13 March 2016 - Sunday

'Schönste Bücher aus aller Welt' | La Superba review

       'Schönste Bücher aus aller Welt'

       The 'Schönste Bücher aus aller Welt'-competition -- perhaps a bit too ... carefully translated as the Best Book Design from all over the World -- is a nice little competition they've been holding for ages. The awards are a bit confusing: yes, there's a 'Gold Medal' -- but that goes to the runner-up; the top award is the 'Goldene Letter'. Then there are two silver medals, and five bronze medals .....
       But, anyway: it's a nice idea, and they do showcase some neat books, and they've announced this year's prizes.

(Posted by: M.A.Orthofer)    - permanent link -

       La Superba review

       The most recent addition to the complete review is my review of Ilja Leonard Pfeijffer's 2014 Libris Literatuurprijs-winning La Superba, coming out next week in Michele Hutchison's English translation from Deep Vellum.

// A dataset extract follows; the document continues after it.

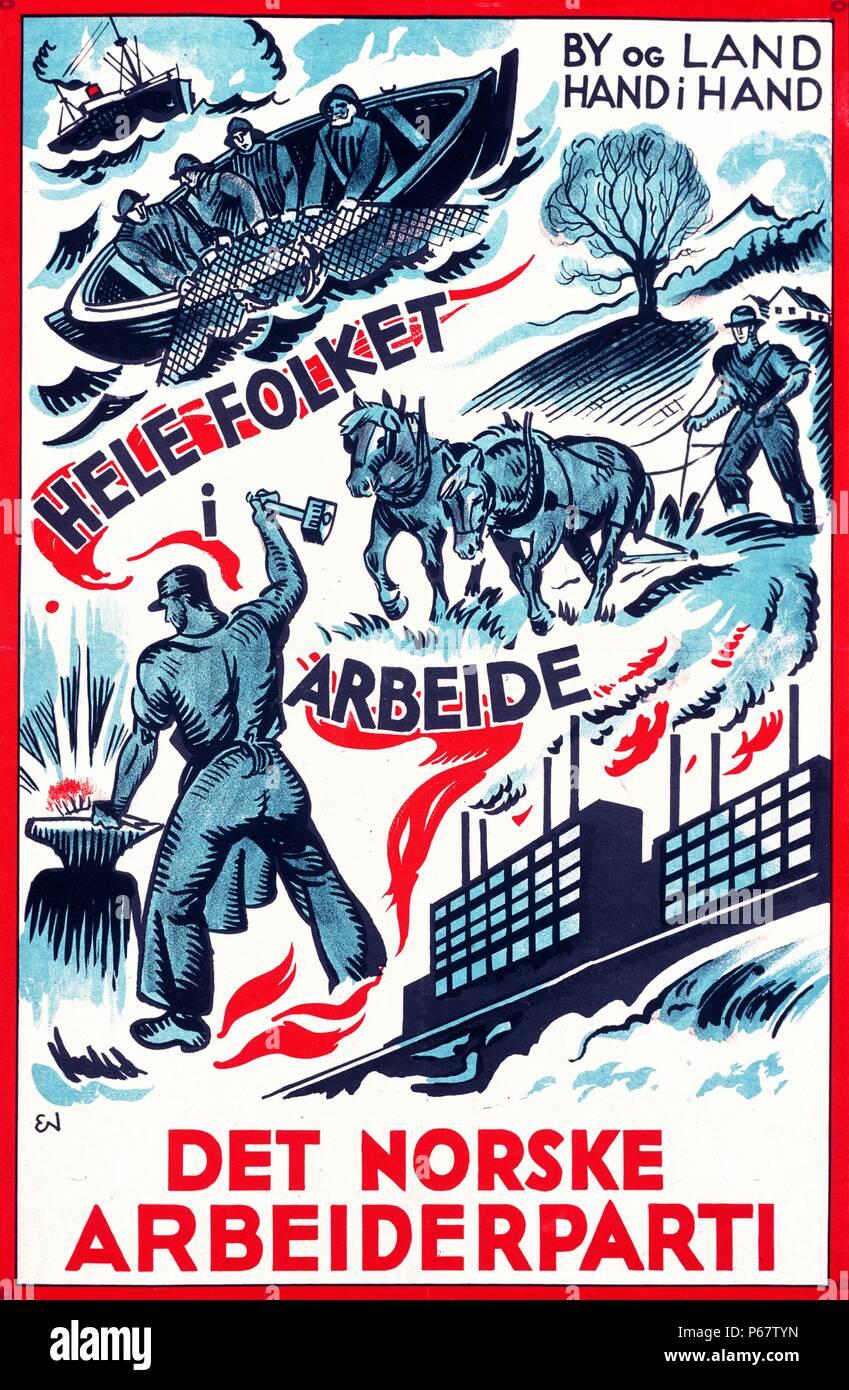 Plakat der norwegischen Arbeiterpartei aus den dreißiger Stockbild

(Posted by: M.A.Orthofer)    - permanent link -

12 March 2016 - Saturday

French-American Foundation Translation Prize finalists
Holberg Prize 2016 | Mass-market format

       French-American Foundation Translation Prize finalists

       They've announced the finalists for the 2015 French-American Foundation Translation Prizes.
       None of the non-fiction finalists are under review at the complete review, but three of the five fiction finalists are:
  • The Foundling's War by Michel Déon, by Julian Evans
  • The Great Swindle by Pierre Lemaitre, tr. Frank Wynne
  • The Meursault Investigation by Kamel Daoud, tr. John Cullen
  • Les Miserables by Victor Hugo, tr. Christine Donougher
  • Nagasaki by Eric Faye, tr. Emily Boyce
       (Of the recently announced Man Booker International Prize finalists (see my previous mention) Maylis de Kerangal's Mend the Living (US title: The Heart) -- in either translation -- wasn't eligible (it will be next year) -- but Fiston Mwanza Mujila's Tram 83 was, and I am kind of surprised not to see it here. As far as the (American) Best Translated Book Award (longlist to be announced 29 March) goes, Les Miserables isn't eligible (it's a re-translation -- it also wasn't Man Booker eligible, on account of its dead author), and I think the Daoud is the only likely bet, with outside chances for the Lemaitre.)

(Posted by: M.A.Orthofer)    - permanent link -

       Holberg Prize 2016

       They've announced that Stephen Greenblatt will get the 2016 Holberg Prize, a NOK 4.5 million (ca. US$735,000) prize, awarded to: "a scholar who [has] made outstanding contributions to research in the arts and humanities, social science, law or theology, either within one of these fields or through interdisciplinary work".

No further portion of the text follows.